Молотилов сжал кулаки, почувствовал, как наливаются жаром шея, уши, лицо. Быстро, росчерком молнии перед ним мелькнули все обиды, понесенные от Петрухи. Мсти, Владимир. Самый тебе подходящий случай. Молотилов сказал:
– Насчет ребят, Тимофей Григорьевич, вы верно сказали: неучи все подобрались. И Сторожева защищают – тоже верно. И почему? Да потому, что боятся его. И вам надо остерегаться. Этот злодей ни перед чем не остановится. Я его знаю с детства: жили в одном дворе. Он же утопил в Карагае пенсионера. Да. Убрать его надо с участка. Выгнать.
– Ну, работать-то он…
Крутых запнулся за валежник, упал на руки – фуражка вперед отлетела, плюхнулась в мочежину. Владимир быстро выхватил ее из воды, отряхнул, рукавом пиджака вытер.
– Пожалуйста, Тимофей Григорьевич.
– Спасибо, Молотилов. А теперь о тебе договорим. Я вот так думаю: давай-ка ты, Молотилов, переходи в чокеровщики. Работенка, я говорю, колготная, однако супротив сучкоруба она очень даже полегче. И возле трактора ты будешь опять же. Может, к водительскому делу понатореешь сам. А насчет курсов, я говорю, слово-олово. Разузнаю вот, и скатертью тебе дорожка. Значит, в чокеровщики-то согласный ты?
– Временно, Тимофей Григорьевич?
– Я и говорю, на пока. Я тебя определю к Покатилову. Гляди, парень это опытный. Да он тебя без курсов трактористом изладит. Вот тебе и выдвижение. Постой-ка, кажись, мы приехали. Стой давай! – закричал Крутых лесорубам. – Стой, говорю!
Махая фуражкой, он ринулся вперед, но Молотилов удержал его за рукав и умоляюще попросил:
– Только уж вы, Тимофей Григорьевич, прошу вас, никому о нашем разговоре. Уж очень прошу.
– Все-все, – пообещал мастер. – Наш разговор на замок заперт.
Днем работалось легко: обещания Крутых обнадежили Владимира, приободрили его. Но вечером, после смены, как вспомнил он, что ждет его барак, сырой, шумный и неуютный, и опять потускнел. Даже идти из делянки вместе со всеми не хотелось: только и разговоров у парней – кубометры, хлысты да план. И как им не надоест одно и то же!
В поселок шел один, прямиком по тропинке, проложенной, вероятно, ягодниками, потому что справа угадывалась низина – места, обычно заросшие малинником и смородиной. Под ухом звенели комары. Лес, как всегда в тихую погоду, шумел однотонно и глухо.
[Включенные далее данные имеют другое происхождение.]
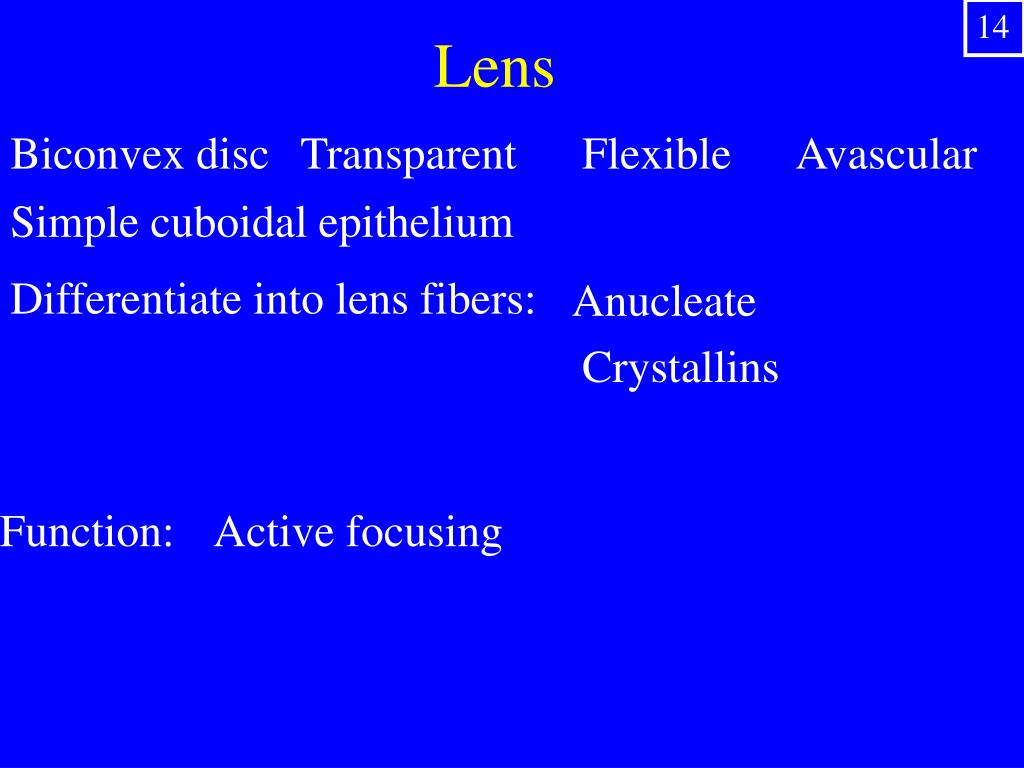 14

Lens

Biconvex disc Transparent Flexible Avascular

Simple cuboidal epithelium

Differentiate into lens fibers: Anucleate
Crystallins

Function: Active focusing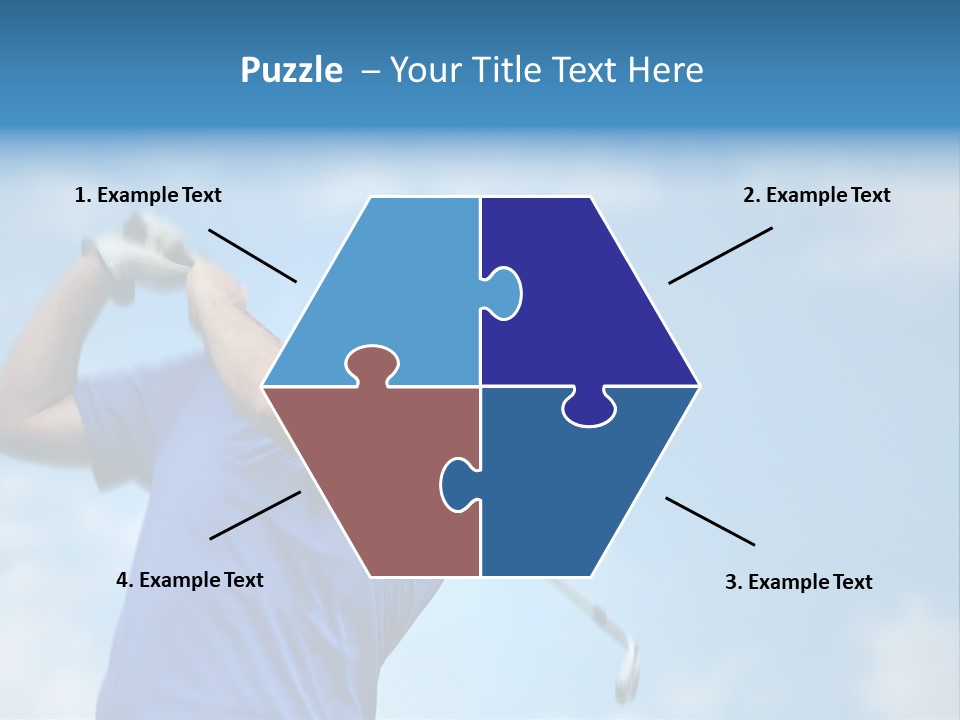 Puzzle – Your Title Text Here

1. Example Text

2. Example Text

4. Example Text

3. Example Text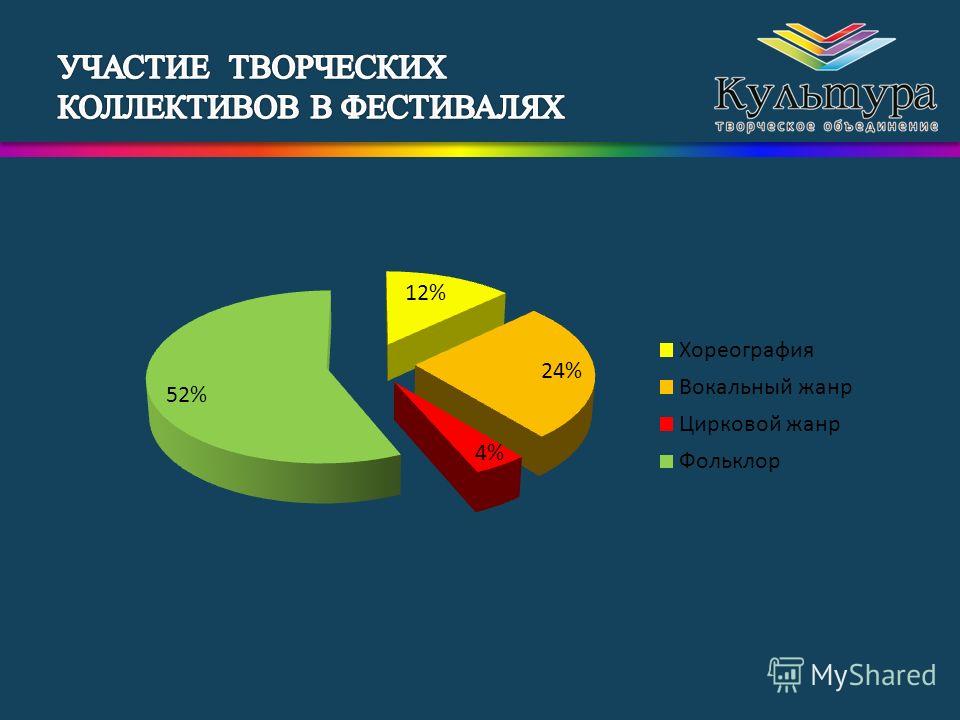 УЧАСТИЕ ТВОРЧЕСКИХ КОЛЛЕКТИВОВ В ФЕСТИВАЛЯХ

Культура
творческое объединение

12%
24%
4%
52%

Хореография
Вокальный жанр
Цирковой жанр
Фольклор

MyShared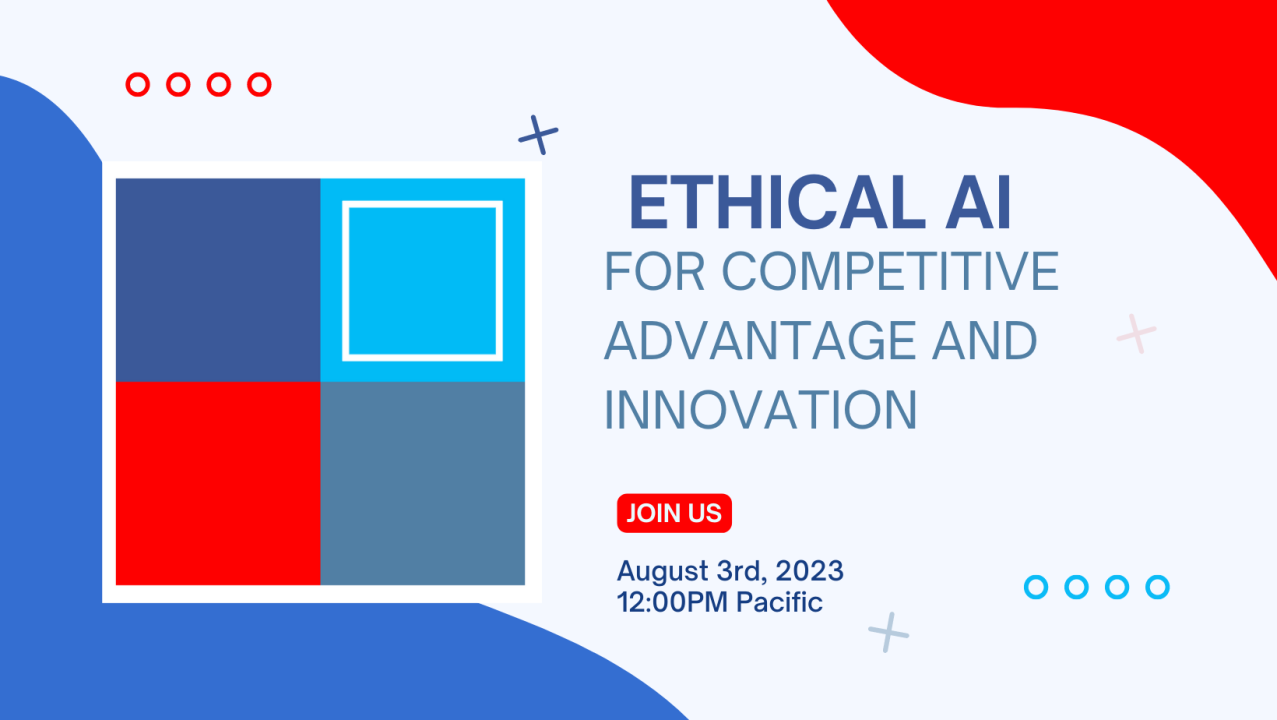 ETHICAL AI
FOR COMPETITIVE ADVANTAGE AND INNOVATION

JOIN US

August 3rd, 2023
12:00PM Pacific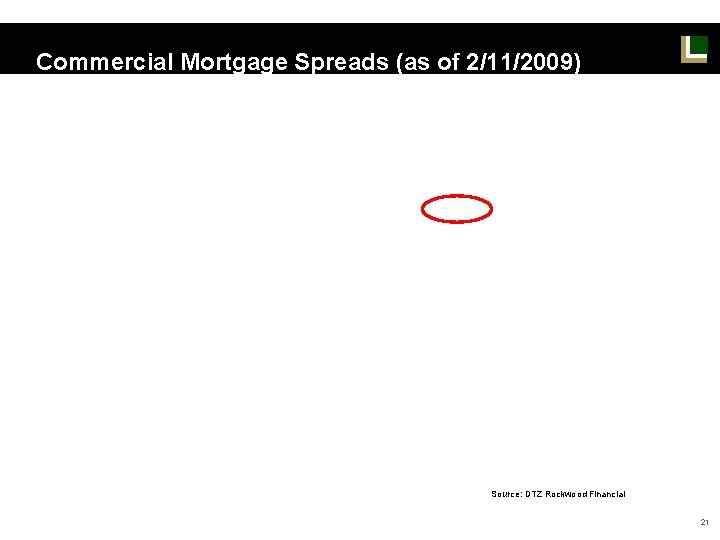 Commercial Mortgage Spreads (as of 2/11/2009)

Source: DTZ Rockwood Financial

21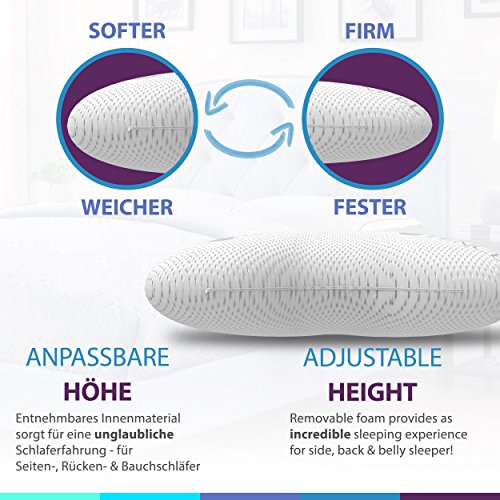 SOFTER

FIRM

WEICHER

FESTER

ANPASSBARE
HÖHE

Entnehmbares Innenmaterial sorgt für eine unglaubliche Schlaferfahrung - für Seiten-, Rücken- & Bauchschläfer

ADJUSTABLE
HEIGHT

Removable foam provides as incredible sleeping experience for side, back & belly sleeper!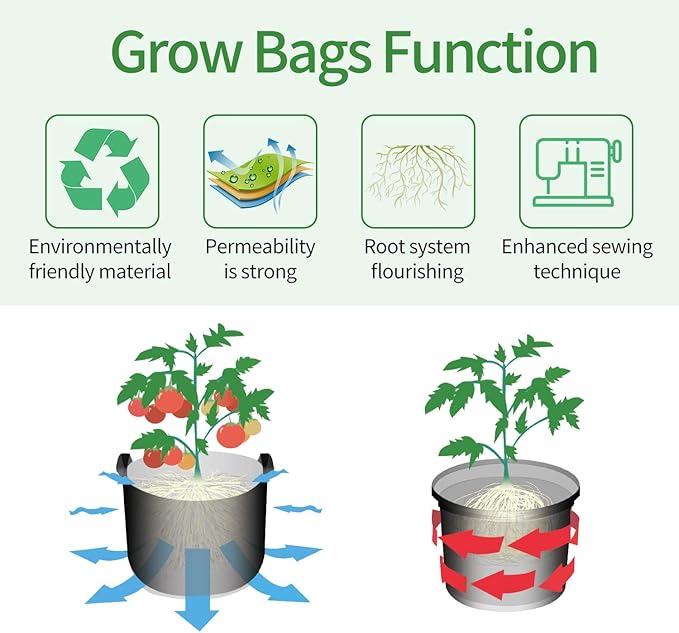 Grow Bags Function

Environmentally friendly material

Permeability is strong

Root system flourishing

Enhanced sewing technique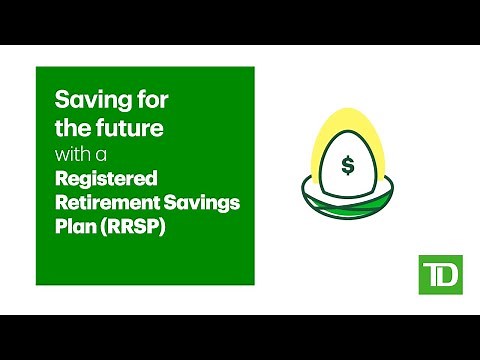 Saving for the future with a Registered Retirement Savings Plan (RRSP)

$

TD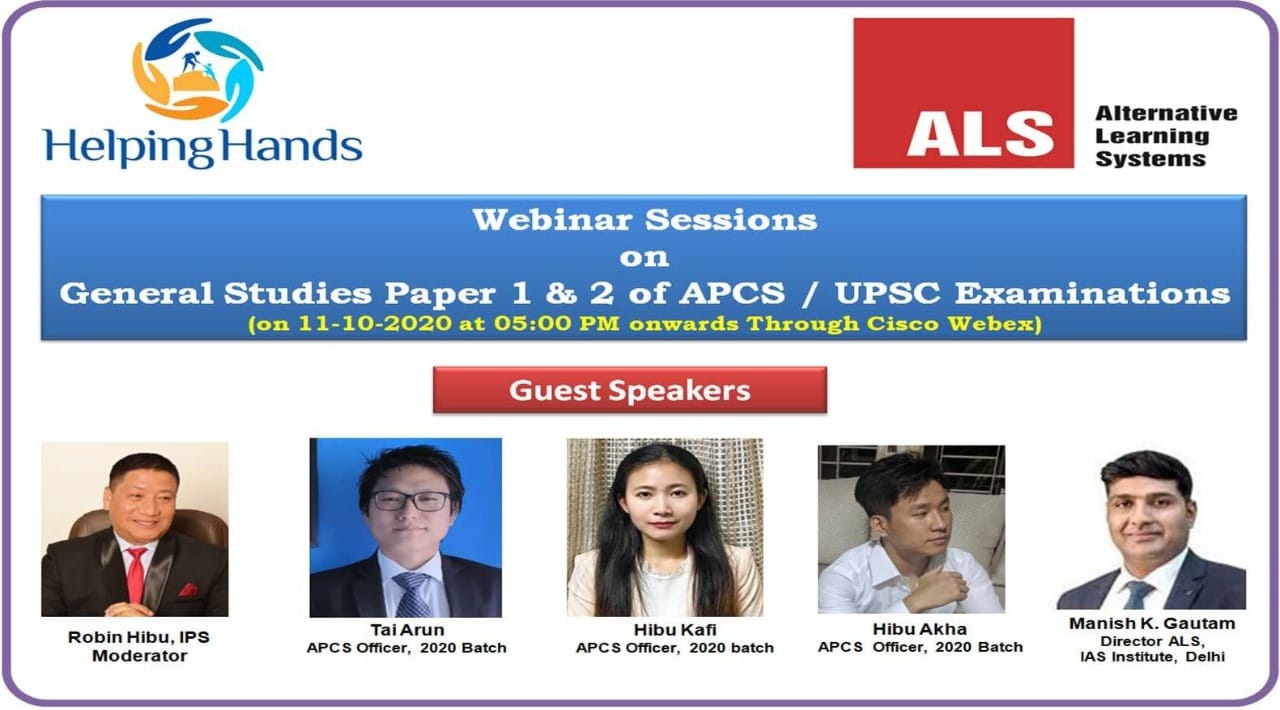 Helping Hands

ALS

Alternative Learning Systems

Webinar Sessions
on
General Studies Paper 1 & 2 of APCS / UPSC Examinations
(on 11-10-2020 at 05:00 PM onwards Through Cisco Webex)

Guest Speakers

Robin Hibu, IPS
Moderator

Tai Arun
APCS Officer, 2020 Batch

Hibu Kafi
APCS Officer, 2020 batch

Hibu Akha
APCS Officer, 2020 Batch

Manish K. Gautam
Director ALS,
IAS Institute, Delhi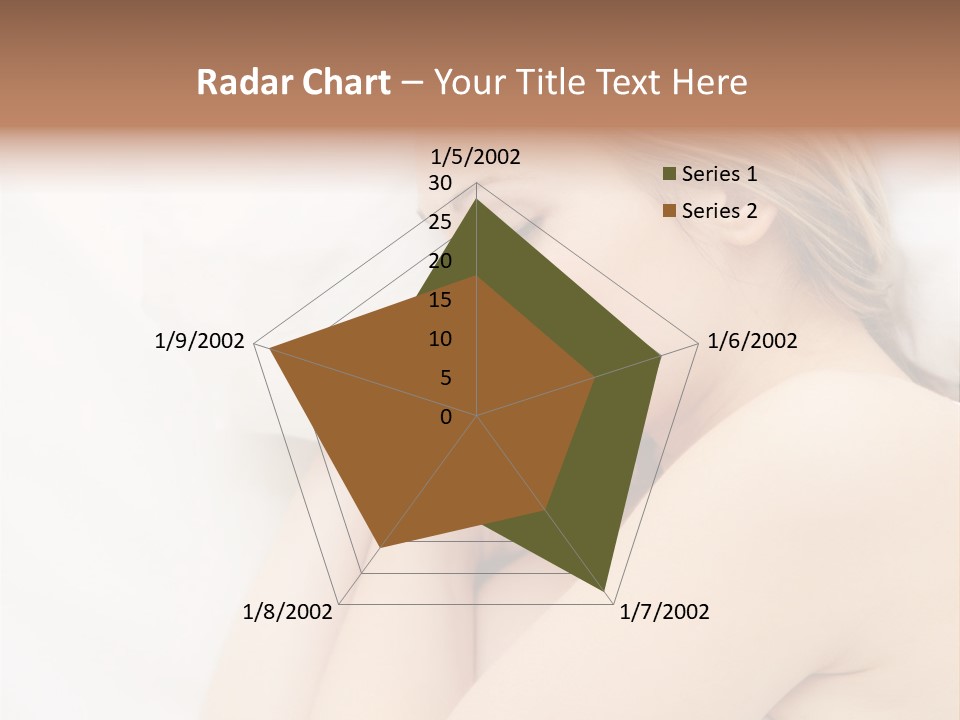 Radar Chart – Your Title Text Here

1/5/2002

30
25
20
15
10
5
0

1/6/2002
1/7/2002
1/8/2002
1/9/2002

Series 1
Series 2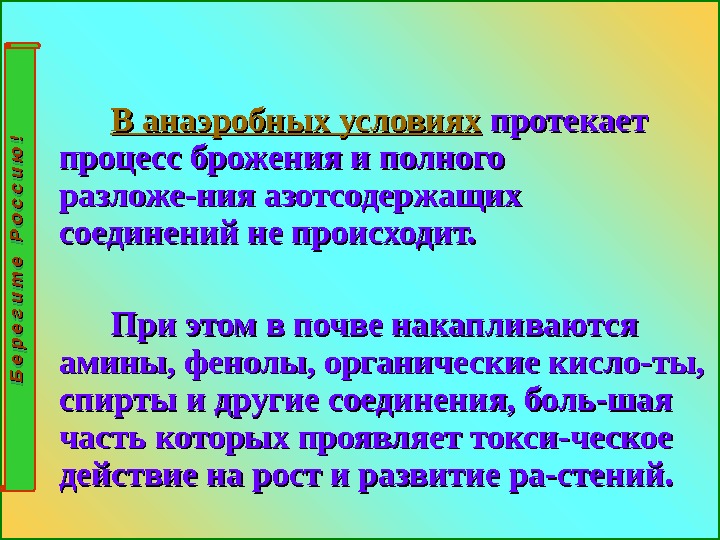 Берегите Россию!

В анаэробных условиях протекает процесс брожения и полного разложе-ния азотсодержащих соединений не происходит.

При этом в почве накапливаются амины, фенолы, органические кисло-ты, спирты и другие соединения, боль-шая часть которых проявляет токси-ческое действие на рост и развитие ра-стений.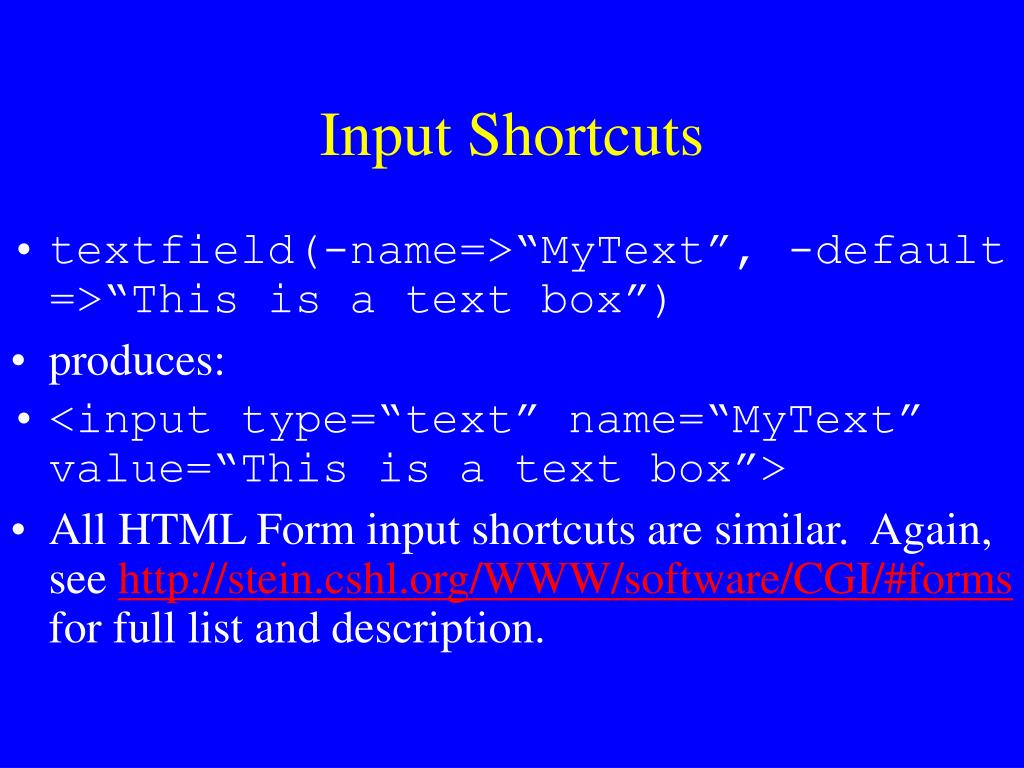 Input Shortcuts

• textfield(-name=>“MyText”, -default =>“This is a text box”)
• produces:
• <input type=“text” name=“MyText” value=“This is a text box”>
• All HTML Form input shortcuts are similar. Again, see http://stein.cshl.org/WWW/software/CGI/#forms for full list and description.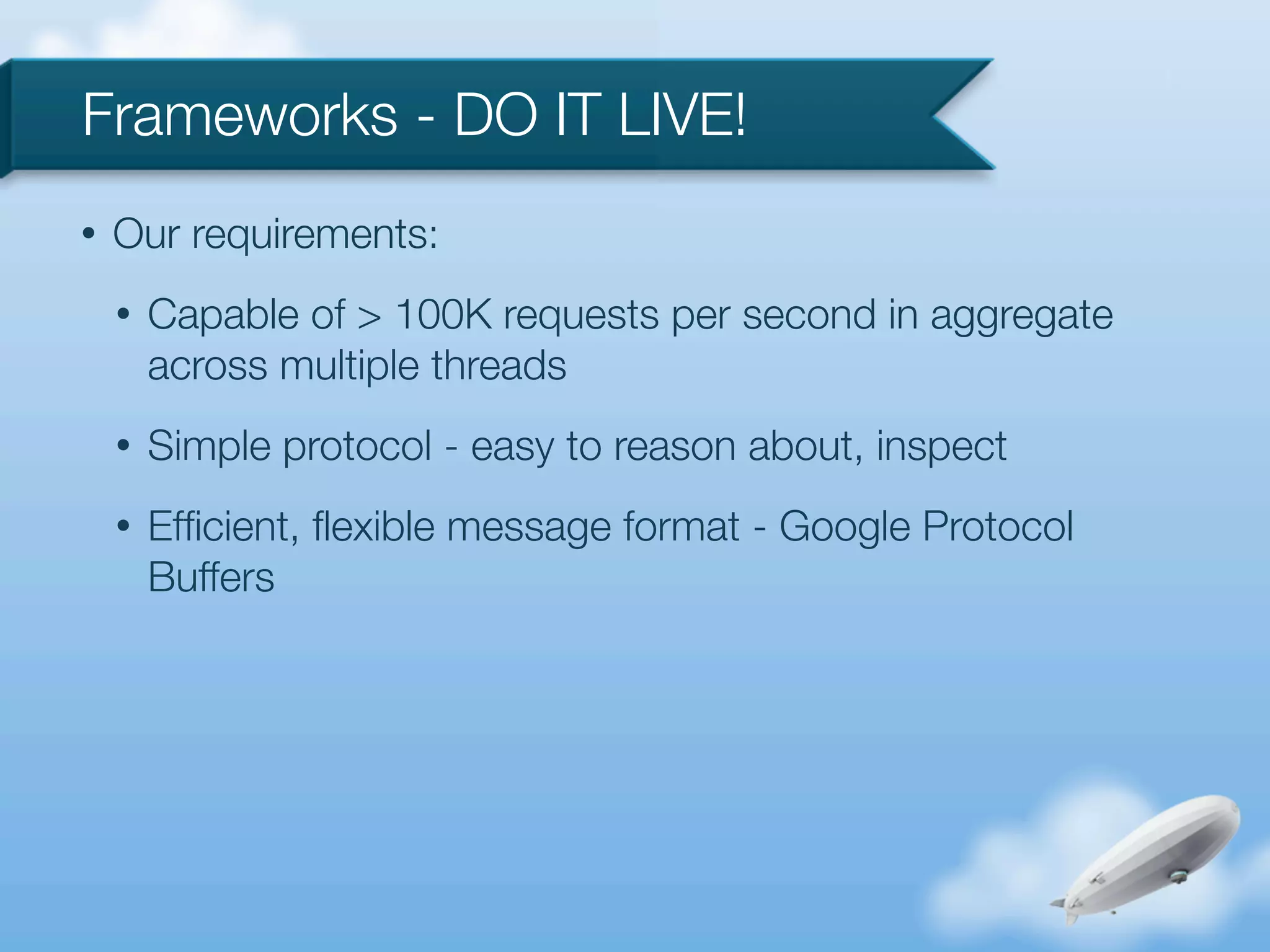 Frameworks - DO IT LIVE!

• Our requirements:

• Capable of > 100K requests per second in aggregate across multiple threads

• Simple protocol - easy to reason about, inspect

• Efficient, flexible message format - Google Protocol Buffers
Вдруг совсем рядом прозвучал хриплый уставший голос:
– Здравствуй, мил-человек.
Владимир окаменел от неожиданности и остановился, не закончив шаг. Навстречу ему перелезал через колоду большеголовый бородач с топором в руках.
– Табачку бы мне, мил-человек, – и остановился, поняв, что напугал парня. – Я тутошний. Лыко драл…
Судорожно вертя головой, Владимир дико осмотрелся по сторонам и ударил назад со всех ног. Гибкая еловая ветвь стеганула его по лбу и сбила в моховой колодец фуражку.
– Стой, мил-человек, – умоляюще воскликнул борода. – Какой ты холеры испужался? Погоди ужо.
Он еще какое-то время с надеждой смотрел вслед убегавшему – не вернется ли тот за своей оброненной фуражкой. Не вернулся. Но там, где лежала фуражка, бородач увидел тропу: едва приметной цепочкой следов она вилась по мшистому болоту, через валежник ее видно лучше – тут на упавшей сухарине кора каблуком сбита, там хворостинка в мох втоптана, а чуть подальше, на иструхшей колоде, весь сапог отпечатался. Бородач вдруг расправил плечи, широким жестом погладил нечесаную, одичавшую бороду и блаженно улыбнулся. Где-то близко жилье! Где-то близко люди!